The liturgical symbol of this Feast is the Paschal Candle. It was first lit on the night of the Resurrection, and it reminds us, by its forty days' presence, of the time which Jesus spent among His brethren, after He had risen from the grave. The eyes of the faithful are fixed upon it, and its light seems to be burning more brightly, now that we are about to lose it. After the Gospel of the Mass, this sweet symbol of Jesus' presence is extinguished. This expressive rite tells us of the widowhood of Holy Mother the Church, and that we, when we would contemplate our beloved Lord, must turn our hearts to Heaven.

Farewell, dear Paschal torch, that hast gladdened us with thy lovely flame! Thou hast sweetly spoken to us of Jesus, our light in the darkness of our pilgrimage; and now thou leavest us, telling us that He is no longer to be seen here below, and that we must follow Him to Heaven, if we would again behold Him.

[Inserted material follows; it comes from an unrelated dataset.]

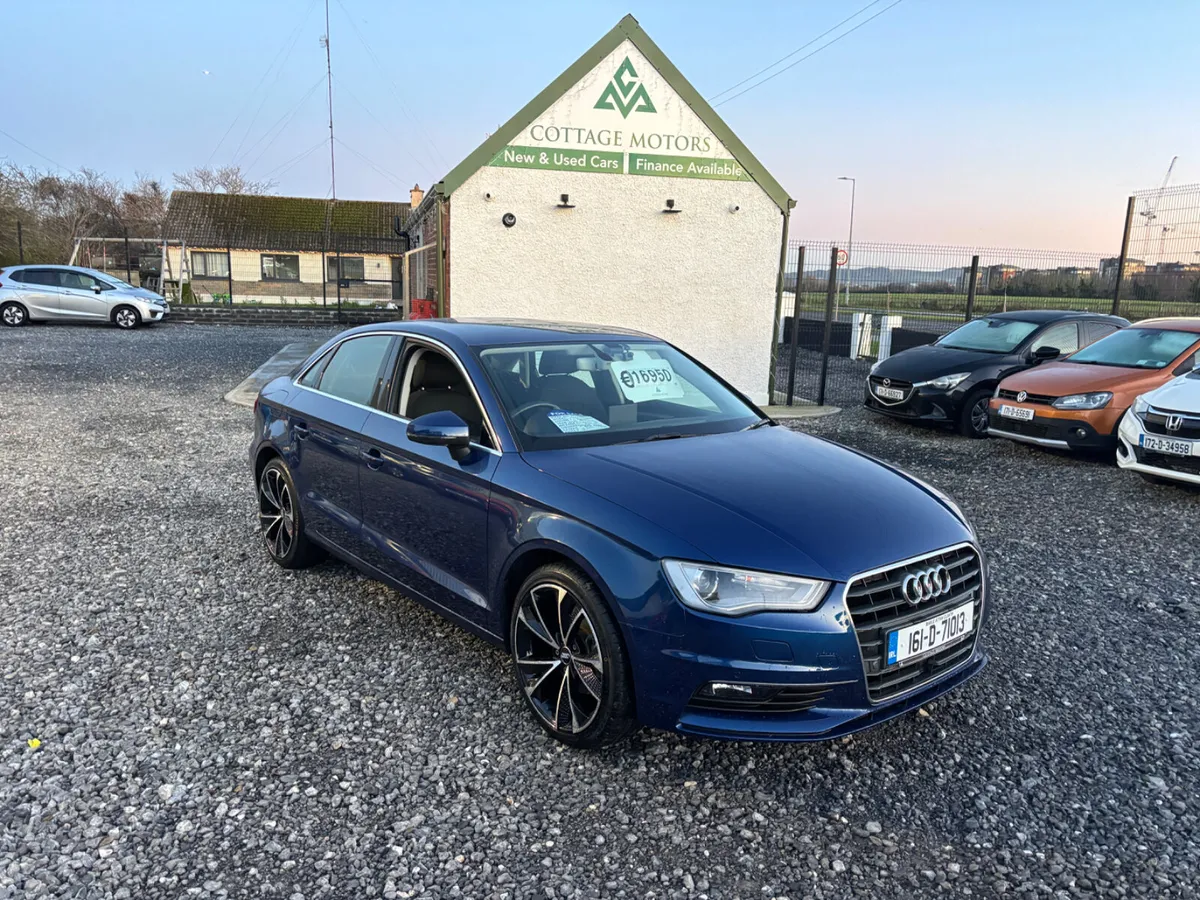 Audi A3 - Image 4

A tradition, handed down from the early ages, and confirmed by the revelations of the saints, tells us that the Ascension of Our Lord took place at the hour of noon. The Carmelites of St. Teresa's reform honor this pious tradition by assembling in the choir, at the hour of midday on the Ascension, and spending it in the contemplation of this last of Jesus' mysteries, following Him in thought and desire, to the throne of His glory. Let us also follow Him; but before looking on the bright noon which smiles on His triumph, let us go back in thought to His first coming among us. It was at midnight, in the stable of Bethlehem. That dark and silent hour was an appropriate commencement to the 33 years of His life on earth. He had come to accomplish a great mission: year by year and day by day, He labored in its fulfillment. It was nigh to its fulfillment, when men laid their sacrilegious hands upon Him, and nailed Him to a Cross. It was midday, when He was thus raised up in the air; but the eternal Father would not permit the sun to shine on Jesus' humiliation. Darkness covered the face of the earth; and that day had no noon. Three hours after, the sun reappeared. Three days after, the Crucified rose again from the tomb, and it was at the early dawn of light.

Today at noon, His work is completed. He has redeemed us, by His Blood, from our sins; He has conquered death by His Resurrection to life: had He not a right to choose, for His Ascension, the hour when the sun is pouring forth his warmest and brightest beams? Hail, holy hour of noon, sacred with thy double consecration, which reminds us daily of the mercy and of the triumph of our Emmanuel, of salvation by His Cross, and of Heaven by His Ascension!

In the middle ages, the Sunday after the Ascension was called the Sunday of Roses, because it was the custom to strew the pavement of the churches with roses, as a homage to Christ Who ascended to Heaven when earth was in the season of flowers. How well the Christians of those times appreciated the harmony that God has set between the world of grace and that of nature! The Feast of the Ascension, when considered in its chief characteristic, is one of gladness and jubilation, and spring's loveliest days are made for its celebration. Our forefathers had the spirit of the Church; they forgot, for a moment, the sadness of poor earth at losing her Emmanuel, and they remembered how He said to His Apostles: "If you loved Me, you would be glad, because I go to the Father!" (John 14: 28) Let us do in like manner; let us offer to Jesus the roses wherewith He has beautified our earth: their beauty and fragrance should make us think of Him Who made them, of Him Who calls Himself the flower of the field and the lily of the valleys (Cant. 2: 1). He loved to be called Jesus of Nazareth; for Nazareth means a flower; and the symbol would tell us what a charm and sweetness there is in Him Whom we serve and love as our God.